At what point does an opera revival turn into a permanent burial?
The Canadian Opera Company and NACO have put in a heroic joint effort into resurrecting Louis Riel, Harry Somers’ 1967 opera about the visionary but ultimately doomed Métis leader and father of Manitoba. But despite some noble performances from the cast and director Peter Hinton’s laudable inclusion of a strong Indigenous presence, this hopelessly dated, mediocre work remains beyond rehabilitation.
Musically, the opera is the aural equivalent of the original NAC building: 1960s concrete brutalism rendered in sound, unwelcoming, aggressively unbeautiful, difficult without any emotional payoff. Parts of it sound unsingable. Not in the virtuoso, superhuman, oh my god sense of, say, the Mad Scene from Lucia di Lammermoor. More like Somers actually had no clue how the human vocal apparatus works, or, if he did, didn’t care.
As if the swooping, stuttering, bellowing vocal parts weren’t arduous enough, the score is all tangled up in fortissimo brass and unrelenting percussion (ferociously played by NACO in the pit), making the singers’ jobs even harder. Alexander Shelley was as precise and generous as possible, but his hands were tied by the composer’s unsympathetic writing.
It’s almost a crime that a singer of Russell Braun’s stature should be subjected to such musical cruelty. It’s also a testament to Braun’s extraordinary gifts and professionalism that he still turns in a title role performance of such shattering power and believable honesty. It’s all there, in voice, look, and gesture: Riel’s magnetic, romantic personality, his huge force of will, his faith, but also his frightening madness, spiritual conflict, and megalomania.
The supporting cast was excellent. Bass Alain Coulombe was a dignified and compassionate Bishop Taché, playing well against baritone James Westman’s boozy, canny Sir John A. As Julie, Riel’s devout, devoted mother, mezzo Allyson McHardy was equal parts steel and suffering.
Somers made Marguerite, Riel’s young wife, little more than a cipher, but he also gave her the controversial “Kuyas” aria, adapted without permission from a Nisga’a mourning song. In the role, outstanding young soprano Simone Osborne displayed a surprisingly big, fearless voice coupled to a dewy, girlish sweetness. Her wailing and keening had an unforced despair, like the final song of a bird shot out of the sky.
The presenters and creative team have taken great pains to mitigate the opera’s cultural appropriation. Surtitles are in English, French and the Métis language, Michif. In his staging, Hinton has added the Land Assembly, a largely silent chorus of Indigenous actors; gives a prominent role to Métis folk singer Jani Lauzon; and replaces a cringe-worthy “drunken Indians” scene with an interlude featuring buffalo dancer Justin Many Fingers. At Thursday evening’s Ottawa premiere, members of the Nisga’a Nation addressed the audience before the curtain went up.

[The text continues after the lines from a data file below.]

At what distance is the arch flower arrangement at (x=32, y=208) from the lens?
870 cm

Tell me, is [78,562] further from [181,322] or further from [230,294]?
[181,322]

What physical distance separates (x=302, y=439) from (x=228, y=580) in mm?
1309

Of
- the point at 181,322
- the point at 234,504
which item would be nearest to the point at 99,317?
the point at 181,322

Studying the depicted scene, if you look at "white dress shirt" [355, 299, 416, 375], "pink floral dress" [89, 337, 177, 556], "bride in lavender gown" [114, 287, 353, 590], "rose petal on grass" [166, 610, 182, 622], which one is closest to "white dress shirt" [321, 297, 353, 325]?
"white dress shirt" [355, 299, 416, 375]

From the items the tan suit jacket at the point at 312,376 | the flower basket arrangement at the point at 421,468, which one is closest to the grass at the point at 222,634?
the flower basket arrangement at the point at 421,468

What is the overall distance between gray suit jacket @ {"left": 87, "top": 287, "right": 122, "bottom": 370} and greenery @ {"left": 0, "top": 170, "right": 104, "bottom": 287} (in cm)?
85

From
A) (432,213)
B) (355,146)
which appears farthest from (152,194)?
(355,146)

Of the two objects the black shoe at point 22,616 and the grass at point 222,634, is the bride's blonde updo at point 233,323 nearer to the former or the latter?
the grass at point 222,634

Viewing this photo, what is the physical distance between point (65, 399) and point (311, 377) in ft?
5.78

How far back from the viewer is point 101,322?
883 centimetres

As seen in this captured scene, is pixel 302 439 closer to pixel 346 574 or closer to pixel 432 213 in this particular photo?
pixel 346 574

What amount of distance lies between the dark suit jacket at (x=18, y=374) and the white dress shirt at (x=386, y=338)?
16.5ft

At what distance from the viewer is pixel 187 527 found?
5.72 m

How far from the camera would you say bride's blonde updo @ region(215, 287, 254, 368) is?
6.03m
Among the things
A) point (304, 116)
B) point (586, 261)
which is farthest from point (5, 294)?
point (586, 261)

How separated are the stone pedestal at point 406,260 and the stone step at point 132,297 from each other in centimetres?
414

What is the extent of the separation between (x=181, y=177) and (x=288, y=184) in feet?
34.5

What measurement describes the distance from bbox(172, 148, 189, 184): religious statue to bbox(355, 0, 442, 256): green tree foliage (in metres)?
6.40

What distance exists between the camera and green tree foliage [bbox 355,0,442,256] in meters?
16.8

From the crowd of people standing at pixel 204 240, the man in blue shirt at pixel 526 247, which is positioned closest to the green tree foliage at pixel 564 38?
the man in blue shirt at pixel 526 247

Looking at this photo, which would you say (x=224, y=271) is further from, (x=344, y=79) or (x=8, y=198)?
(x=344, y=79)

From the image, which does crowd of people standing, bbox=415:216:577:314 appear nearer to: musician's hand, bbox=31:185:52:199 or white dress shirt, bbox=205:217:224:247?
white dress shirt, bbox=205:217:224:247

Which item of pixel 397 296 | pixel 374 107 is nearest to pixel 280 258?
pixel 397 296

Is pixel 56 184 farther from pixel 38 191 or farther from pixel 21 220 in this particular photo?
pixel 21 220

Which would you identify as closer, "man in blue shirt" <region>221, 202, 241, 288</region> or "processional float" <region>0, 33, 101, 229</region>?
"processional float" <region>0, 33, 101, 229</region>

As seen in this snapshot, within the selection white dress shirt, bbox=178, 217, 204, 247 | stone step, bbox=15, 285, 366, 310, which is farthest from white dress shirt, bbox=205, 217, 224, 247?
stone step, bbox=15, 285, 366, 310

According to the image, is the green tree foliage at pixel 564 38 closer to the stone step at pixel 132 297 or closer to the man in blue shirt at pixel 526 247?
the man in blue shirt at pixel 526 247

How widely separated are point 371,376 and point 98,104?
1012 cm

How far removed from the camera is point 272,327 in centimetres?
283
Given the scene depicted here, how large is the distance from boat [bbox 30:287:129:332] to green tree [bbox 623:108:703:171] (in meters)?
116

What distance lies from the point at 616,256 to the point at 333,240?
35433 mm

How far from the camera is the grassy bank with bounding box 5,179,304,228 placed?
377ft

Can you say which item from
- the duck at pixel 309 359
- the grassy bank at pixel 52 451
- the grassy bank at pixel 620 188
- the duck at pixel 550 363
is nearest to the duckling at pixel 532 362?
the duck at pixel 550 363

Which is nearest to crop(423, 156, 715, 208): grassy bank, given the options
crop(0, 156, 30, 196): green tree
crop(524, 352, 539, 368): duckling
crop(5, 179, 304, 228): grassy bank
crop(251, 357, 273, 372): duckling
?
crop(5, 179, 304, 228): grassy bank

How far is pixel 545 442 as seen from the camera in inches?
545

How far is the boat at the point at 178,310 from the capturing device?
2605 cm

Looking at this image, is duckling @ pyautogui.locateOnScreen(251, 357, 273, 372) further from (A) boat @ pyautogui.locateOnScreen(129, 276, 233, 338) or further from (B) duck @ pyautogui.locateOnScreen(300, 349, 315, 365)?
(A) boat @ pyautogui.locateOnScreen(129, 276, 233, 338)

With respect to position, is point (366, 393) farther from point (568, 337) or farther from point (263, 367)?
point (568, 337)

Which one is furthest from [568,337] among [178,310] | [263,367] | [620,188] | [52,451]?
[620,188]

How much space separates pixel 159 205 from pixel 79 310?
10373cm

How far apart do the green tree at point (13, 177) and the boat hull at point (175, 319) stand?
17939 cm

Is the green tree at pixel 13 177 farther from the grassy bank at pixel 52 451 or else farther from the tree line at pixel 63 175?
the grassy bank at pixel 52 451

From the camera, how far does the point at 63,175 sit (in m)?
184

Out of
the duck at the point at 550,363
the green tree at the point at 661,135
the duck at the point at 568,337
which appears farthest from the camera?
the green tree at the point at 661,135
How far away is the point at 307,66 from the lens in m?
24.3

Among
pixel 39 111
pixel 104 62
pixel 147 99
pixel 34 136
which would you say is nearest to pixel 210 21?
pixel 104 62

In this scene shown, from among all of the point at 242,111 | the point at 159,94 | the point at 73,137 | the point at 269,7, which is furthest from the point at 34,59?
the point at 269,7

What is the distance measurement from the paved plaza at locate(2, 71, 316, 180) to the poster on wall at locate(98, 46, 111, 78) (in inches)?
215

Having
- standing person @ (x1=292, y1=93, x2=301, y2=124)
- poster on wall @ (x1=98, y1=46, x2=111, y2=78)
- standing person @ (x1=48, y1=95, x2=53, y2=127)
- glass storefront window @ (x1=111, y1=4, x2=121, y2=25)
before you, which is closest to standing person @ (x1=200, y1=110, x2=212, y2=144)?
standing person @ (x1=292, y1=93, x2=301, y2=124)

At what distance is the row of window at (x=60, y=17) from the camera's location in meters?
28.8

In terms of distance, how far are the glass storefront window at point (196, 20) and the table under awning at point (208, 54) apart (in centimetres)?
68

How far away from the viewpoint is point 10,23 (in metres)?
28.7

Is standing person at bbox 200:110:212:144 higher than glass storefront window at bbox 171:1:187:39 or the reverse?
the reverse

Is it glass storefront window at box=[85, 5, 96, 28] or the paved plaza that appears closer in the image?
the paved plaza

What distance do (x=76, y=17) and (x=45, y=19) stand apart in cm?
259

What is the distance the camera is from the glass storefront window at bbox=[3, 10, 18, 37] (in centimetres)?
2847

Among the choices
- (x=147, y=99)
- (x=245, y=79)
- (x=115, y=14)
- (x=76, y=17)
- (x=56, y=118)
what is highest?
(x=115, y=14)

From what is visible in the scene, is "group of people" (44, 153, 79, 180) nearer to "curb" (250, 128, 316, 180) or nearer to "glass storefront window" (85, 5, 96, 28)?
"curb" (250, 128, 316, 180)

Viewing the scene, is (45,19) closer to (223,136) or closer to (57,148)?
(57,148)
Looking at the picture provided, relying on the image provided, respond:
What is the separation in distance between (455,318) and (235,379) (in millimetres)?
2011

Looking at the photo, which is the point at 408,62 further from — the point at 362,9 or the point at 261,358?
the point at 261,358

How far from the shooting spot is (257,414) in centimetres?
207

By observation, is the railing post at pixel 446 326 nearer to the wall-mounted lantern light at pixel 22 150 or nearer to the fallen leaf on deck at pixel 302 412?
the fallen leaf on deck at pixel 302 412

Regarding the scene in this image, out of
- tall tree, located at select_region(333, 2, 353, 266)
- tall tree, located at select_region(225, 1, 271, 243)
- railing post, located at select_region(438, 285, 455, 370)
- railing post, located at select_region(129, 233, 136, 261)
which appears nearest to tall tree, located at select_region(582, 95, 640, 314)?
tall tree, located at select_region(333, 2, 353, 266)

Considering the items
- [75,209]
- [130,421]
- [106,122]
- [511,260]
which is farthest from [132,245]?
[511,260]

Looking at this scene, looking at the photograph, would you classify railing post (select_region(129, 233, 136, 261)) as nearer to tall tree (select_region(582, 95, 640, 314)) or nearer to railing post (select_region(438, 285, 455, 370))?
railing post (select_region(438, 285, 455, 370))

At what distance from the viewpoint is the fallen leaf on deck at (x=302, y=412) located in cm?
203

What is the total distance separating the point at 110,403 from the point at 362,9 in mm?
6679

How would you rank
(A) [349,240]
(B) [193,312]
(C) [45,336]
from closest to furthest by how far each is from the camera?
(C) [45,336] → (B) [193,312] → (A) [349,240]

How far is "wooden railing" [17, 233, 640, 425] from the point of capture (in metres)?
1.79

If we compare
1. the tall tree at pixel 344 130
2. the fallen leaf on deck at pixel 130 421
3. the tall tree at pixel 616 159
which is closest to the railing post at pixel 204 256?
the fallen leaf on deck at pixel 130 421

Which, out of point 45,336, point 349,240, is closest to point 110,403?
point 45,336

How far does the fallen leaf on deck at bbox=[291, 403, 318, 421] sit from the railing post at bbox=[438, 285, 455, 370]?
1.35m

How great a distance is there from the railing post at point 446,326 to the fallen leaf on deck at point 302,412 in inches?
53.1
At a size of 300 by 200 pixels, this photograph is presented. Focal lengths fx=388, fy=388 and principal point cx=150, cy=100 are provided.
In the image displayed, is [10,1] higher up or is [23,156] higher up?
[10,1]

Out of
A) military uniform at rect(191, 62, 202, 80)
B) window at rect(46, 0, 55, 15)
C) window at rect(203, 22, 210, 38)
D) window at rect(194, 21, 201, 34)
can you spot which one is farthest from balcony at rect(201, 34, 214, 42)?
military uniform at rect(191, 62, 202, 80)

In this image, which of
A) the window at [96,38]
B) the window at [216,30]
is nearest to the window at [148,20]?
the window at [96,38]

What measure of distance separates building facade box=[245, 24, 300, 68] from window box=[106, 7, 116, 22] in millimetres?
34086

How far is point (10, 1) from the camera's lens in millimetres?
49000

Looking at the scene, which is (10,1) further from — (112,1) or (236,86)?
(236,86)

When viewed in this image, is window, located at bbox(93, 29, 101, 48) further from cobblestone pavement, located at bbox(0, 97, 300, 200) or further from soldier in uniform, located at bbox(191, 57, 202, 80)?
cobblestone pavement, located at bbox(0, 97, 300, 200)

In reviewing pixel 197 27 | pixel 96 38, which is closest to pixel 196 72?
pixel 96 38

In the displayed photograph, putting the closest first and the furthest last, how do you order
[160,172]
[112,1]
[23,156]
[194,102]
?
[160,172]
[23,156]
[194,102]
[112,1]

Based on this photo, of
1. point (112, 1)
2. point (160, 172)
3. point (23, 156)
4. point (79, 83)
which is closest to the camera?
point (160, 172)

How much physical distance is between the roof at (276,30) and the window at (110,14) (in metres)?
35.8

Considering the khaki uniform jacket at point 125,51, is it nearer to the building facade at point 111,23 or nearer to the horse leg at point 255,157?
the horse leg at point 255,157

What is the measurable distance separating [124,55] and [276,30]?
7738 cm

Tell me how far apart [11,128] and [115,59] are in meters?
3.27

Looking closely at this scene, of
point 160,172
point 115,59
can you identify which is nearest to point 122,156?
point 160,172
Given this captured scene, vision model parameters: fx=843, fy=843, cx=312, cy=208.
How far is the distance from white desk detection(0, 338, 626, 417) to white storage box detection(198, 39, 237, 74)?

But while the impulse behind the updates is admirable, they feel self-conscious and tacked on, not organic. Riel requires so much patching and polishing to make it less offensive (the cartoonish Irish and French Catholic stereotypes aren’t even touched), you have to wonder why this irredeemable work was ever dragged out of the mothballs in the first place. Canada 150 would have been better commemorated with a new commission. Maybe one where an Indigenous composer could tell their own story, no revisions required.